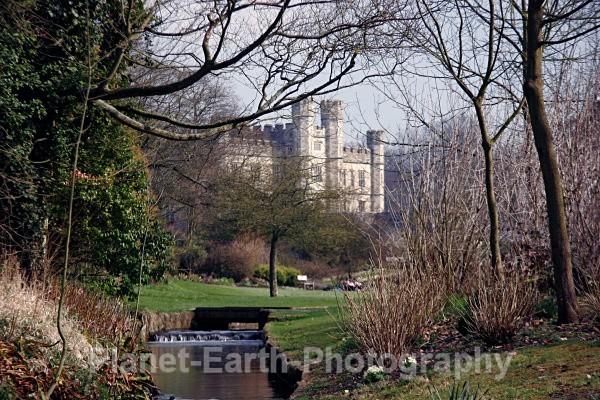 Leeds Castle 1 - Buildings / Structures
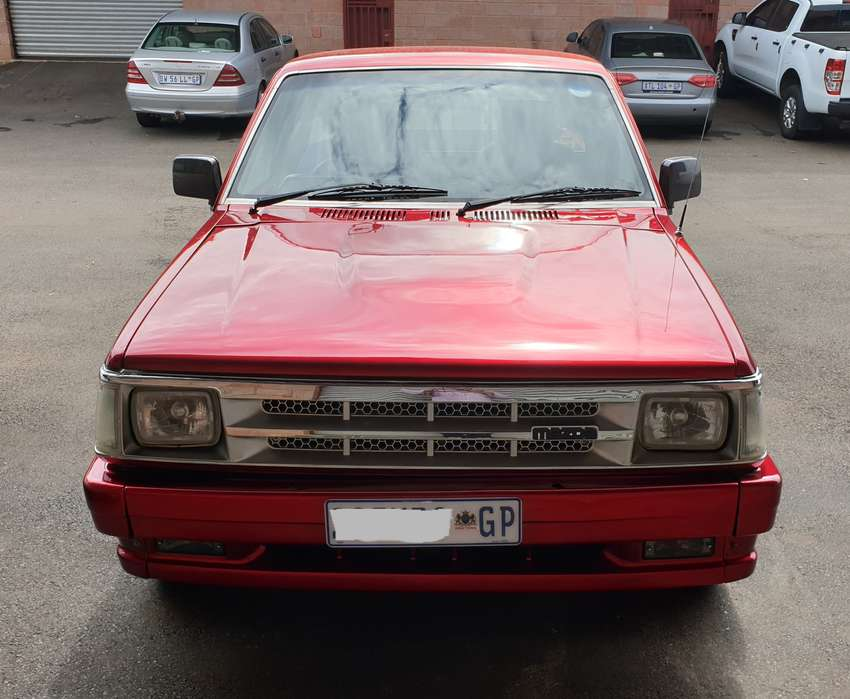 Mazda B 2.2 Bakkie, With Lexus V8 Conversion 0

§ §

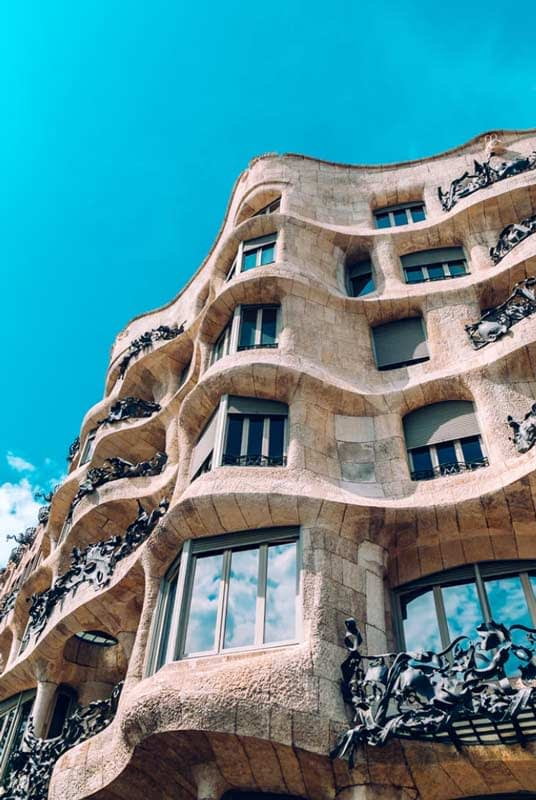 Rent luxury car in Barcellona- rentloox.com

§ §

» Work task
Within the listing above, the lines from the one with "Leeds Castle 1 - Buildings / Structures" through the one with "Mazda B 2.2" are to be given again word for word. Do not include pictures.

» Output of the task
 Leeds Castle 1 - Buildings / Structures
 Mazda B 2.2 Bakkie, With Lexus V8 Conversion 0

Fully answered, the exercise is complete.